If you have a website I run it through PageSpeed Insights, check the basic on page elements, and look at your heading structure and NAP placement.
I do a quick citation check to see if major directories have consistent information.
I look at your top three Map Pack competitors and assess how strong they actually are.
Then I come back to you with a plain English summary of what I found, what is hurting you most, and what I would fix first. No jargon. No 40 page PDF with graphs you will never read. Just honest feedback on your actual situation.
If it makes sense to work together after that, we talk about it. If it does not, you still walk away knowing more than you did before.
You can get in touch through the Hire Me page and I will take a look.
Frequently Asked Questions
A local SEO audit is a full review of everything that affects how your business appears in local Google search results and on Google Maps. It covers your Google Business Profile, your website, your business listings across directories, your reviews, and your competitors. The goal is to find exactly what is holding your rankings back so you can fix the right things in the right order.
A complete local SEO audit checklist covers five areas. Google Business Profile completeness including categories, services, photos, posts, and reviews. Website health including title tags, meta descriptions, headings, images, schema, and Core Web Vitals. NAP consistency across all online directories. Competitor analysis of the businesses currently ranking above you. Review count, recency, and response rate. Each area has specific items to check and specific fixes when problems are found.
A basic local SEO audit for a small service business can start from around $100 to $200 for a one time review. More detailed audits covering technical website issues, full citation checks, and competitor analysis typically cost more depending on the scope. Some consultants including myself offer a free initial audit covering the main areas before discussing any paid work.

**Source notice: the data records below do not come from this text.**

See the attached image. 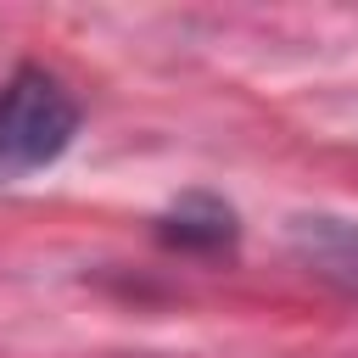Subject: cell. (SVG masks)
Wrapping results in <instances>:
<instances>
[{
	"label": "cell",
	"instance_id": "6da1fadb",
	"mask_svg": "<svg viewBox=\"0 0 358 358\" xmlns=\"http://www.w3.org/2000/svg\"><path fill=\"white\" fill-rule=\"evenodd\" d=\"M78 117V95L50 67L22 62L0 90V185L50 168L73 145Z\"/></svg>",
	"mask_w": 358,
	"mask_h": 358
},
{
	"label": "cell",
	"instance_id": "7a4b0ae2",
	"mask_svg": "<svg viewBox=\"0 0 358 358\" xmlns=\"http://www.w3.org/2000/svg\"><path fill=\"white\" fill-rule=\"evenodd\" d=\"M291 252H296L313 274L358 291V218L296 213V218H291Z\"/></svg>",
	"mask_w": 358,
	"mask_h": 358
},
{
	"label": "cell",
	"instance_id": "3957f363",
	"mask_svg": "<svg viewBox=\"0 0 358 358\" xmlns=\"http://www.w3.org/2000/svg\"><path fill=\"white\" fill-rule=\"evenodd\" d=\"M157 235L185 252H218V246H235V213L218 196H185L173 213L157 218Z\"/></svg>",
	"mask_w": 358,
	"mask_h": 358
}]
</instances>
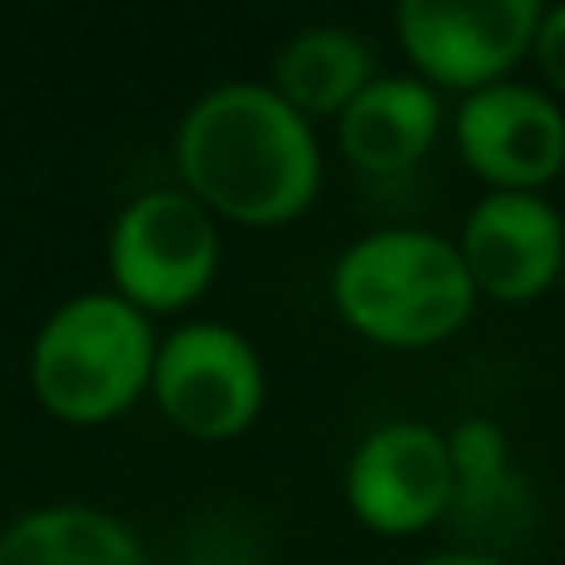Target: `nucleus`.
<instances>
[{"instance_id": "f257e3e1", "label": "nucleus", "mask_w": 565, "mask_h": 565, "mask_svg": "<svg viewBox=\"0 0 565 565\" xmlns=\"http://www.w3.org/2000/svg\"><path fill=\"white\" fill-rule=\"evenodd\" d=\"M179 189L214 218L274 228L308 214L322 189L318 129L264 79H224L174 129Z\"/></svg>"}, {"instance_id": "f03ea898", "label": "nucleus", "mask_w": 565, "mask_h": 565, "mask_svg": "<svg viewBox=\"0 0 565 565\" xmlns=\"http://www.w3.org/2000/svg\"><path fill=\"white\" fill-rule=\"evenodd\" d=\"M328 292L338 318L377 348H437L481 302L457 238L412 224L352 238L332 264Z\"/></svg>"}, {"instance_id": "7ed1b4c3", "label": "nucleus", "mask_w": 565, "mask_h": 565, "mask_svg": "<svg viewBox=\"0 0 565 565\" xmlns=\"http://www.w3.org/2000/svg\"><path fill=\"white\" fill-rule=\"evenodd\" d=\"M159 358L154 318L115 288L65 298L30 338V392L60 422L99 427L149 397Z\"/></svg>"}, {"instance_id": "20e7f679", "label": "nucleus", "mask_w": 565, "mask_h": 565, "mask_svg": "<svg viewBox=\"0 0 565 565\" xmlns=\"http://www.w3.org/2000/svg\"><path fill=\"white\" fill-rule=\"evenodd\" d=\"M218 264H224L218 218L179 184L135 194L105 238L109 288L135 302L145 318L194 308L214 288Z\"/></svg>"}, {"instance_id": "39448f33", "label": "nucleus", "mask_w": 565, "mask_h": 565, "mask_svg": "<svg viewBox=\"0 0 565 565\" xmlns=\"http://www.w3.org/2000/svg\"><path fill=\"white\" fill-rule=\"evenodd\" d=\"M541 0H402L392 10V30L412 75L431 89L477 95L516 75L536 50Z\"/></svg>"}, {"instance_id": "423d86ee", "label": "nucleus", "mask_w": 565, "mask_h": 565, "mask_svg": "<svg viewBox=\"0 0 565 565\" xmlns=\"http://www.w3.org/2000/svg\"><path fill=\"white\" fill-rule=\"evenodd\" d=\"M149 397L194 441H234L268 402V372L238 328L214 318L179 322L159 338Z\"/></svg>"}, {"instance_id": "0eeeda50", "label": "nucleus", "mask_w": 565, "mask_h": 565, "mask_svg": "<svg viewBox=\"0 0 565 565\" xmlns=\"http://www.w3.org/2000/svg\"><path fill=\"white\" fill-rule=\"evenodd\" d=\"M348 511L377 536H417L451 516L457 501V471H451L447 431L431 422H382L352 447L342 471Z\"/></svg>"}, {"instance_id": "6e6552de", "label": "nucleus", "mask_w": 565, "mask_h": 565, "mask_svg": "<svg viewBox=\"0 0 565 565\" xmlns=\"http://www.w3.org/2000/svg\"><path fill=\"white\" fill-rule=\"evenodd\" d=\"M451 139L487 194H541L565 174V109L551 89L501 79L451 115Z\"/></svg>"}, {"instance_id": "1a4fd4ad", "label": "nucleus", "mask_w": 565, "mask_h": 565, "mask_svg": "<svg viewBox=\"0 0 565 565\" xmlns=\"http://www.w3.org/2000/svg\"><path fill=\"white\" fill-rule=\"evenodd\" d=\"M457 248L481 298L536 302L561 288L565 218L541 194H481L461 224Z\"/></svg>"}, {"instance_id": "9d476101", "label": "nucleus", "mask_w": 565, "mask_h": 565, "mask_svg": "<svg viewBox=\"0 0 565 565\" xmlns=\"http://www.w3.org/2000/svg\"><path fill=\"white\" fill-rule=\"evenodd\" d=\"M447 109L417 75H377L338 115V149L367 179H402L431 154Z\"/></svg>"}, {"instance_id": "9b49d317", "label": "nucleus", "mask_w": 565, "mask_h": 565, "mask_svg": "<svg viewBox=\"0 0 565 565\" xmlns=\"http://www.w3.org/2000/svg\"><path fill=\"white\" fill-rule=\"evenodd\" d=\"M0 565H154L129 521L89 501H50L0 526Z\"/></svg>"}, {"instance_id": "f8f14e48", "label": "nucleus", "mask_w": 565, "mask_h": 565, "mask_svg": "<svg viewBox=\"0 0 565 565\" xmlns=\"http://www.w3.org/2000/svg\"><path fill=\"white\" fill-rule=\"evenodd\" d=\"M372 79H377V50L362 30L302 25L282 40L268 85L312 125V119H338Z\"/></svg>"}, {"instance_id": "ddd939ff", "label": "nucleus", "mask_w": 565, "mask_h": 565, "mask_svg": "<svg viewBox=\"0 0 565 565\" xmlns=\"http://www.w3.org/2000/svg\"><path fill=\"white\" fill-rule=\"evenodd\" d=\"M451 471H457V491H487L511 481V441L491 417H461L447 431Z\"/></svg>"}, {"instance_id": "4468645a", "label": "nucleus", "mask_w": 565, "mask_h": 565, "mask_svg": "<svg viewBox=\"0 0 565 565\" xmlns=\"http://www.w3.org/2000/svg\"><path fill=\"white\" fill-rule=\"evenodd\" d=\"M531 60H536V70H541V79H546L551 95L565 99V6H546Z\"/></svg>"}, {"instance_id": "2eb2a0df", "label": "nucleus", "mask_w": 565, "mask_h": 565, "mask_svg": "<svg viewBox=\"0 0 565 565\" xmlns=\"http://www.w3.org/2000/svg\"><path fill=\"white\" fill-rule=\"evenodd\" d=\"M417 565H507V561L491 556V551H441V556H427Z\"/></svg>"}, {"instance_id": "dca6fc26", "label": "nucleus", "mask_w": 565, "mask_h": 565, "mask_svg": "<svg viewBox=\"0 0 565 565\" xmlns=\"http://www.w3.org/2000/svg\"><path fill=\"white\" fill-rule=\"evenodd\" d=\"M561 292H565V274H561Z\"/></svg>"}]
</instances>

A regular SEO audit focuses mostly on a website and its technical health. A local SEO audit adds several layers specific to local search including the Google Business Profile, NAP consistency across directories, local citation building, Google Maps visibility, and the three local ranking factors Google uses, relevance, distance, and prominence. If you are a service business trying to rank in your city or neighborhood, a local SEO audit is what you actually need.
A full audit once a year is a good baseline. But specific parts of the audit should be checked more often. GBP activity like posts, photos, and review responses should be ongoing. NAP consistency should be checked whenever you change your address or phone number. Competitor positions should be reviewed every few months because the local search landscape changes as competitors update their own profiles and websites.
In my experience, the Google Business Profile is the highest impact area for most local service businesses. An incomplete or inactive GBP is the most common reason a business is invisible on Google Maps even when their website and other signals are in reasonable shape. If I could only check one thing in a local SEO audit it would be the GBP.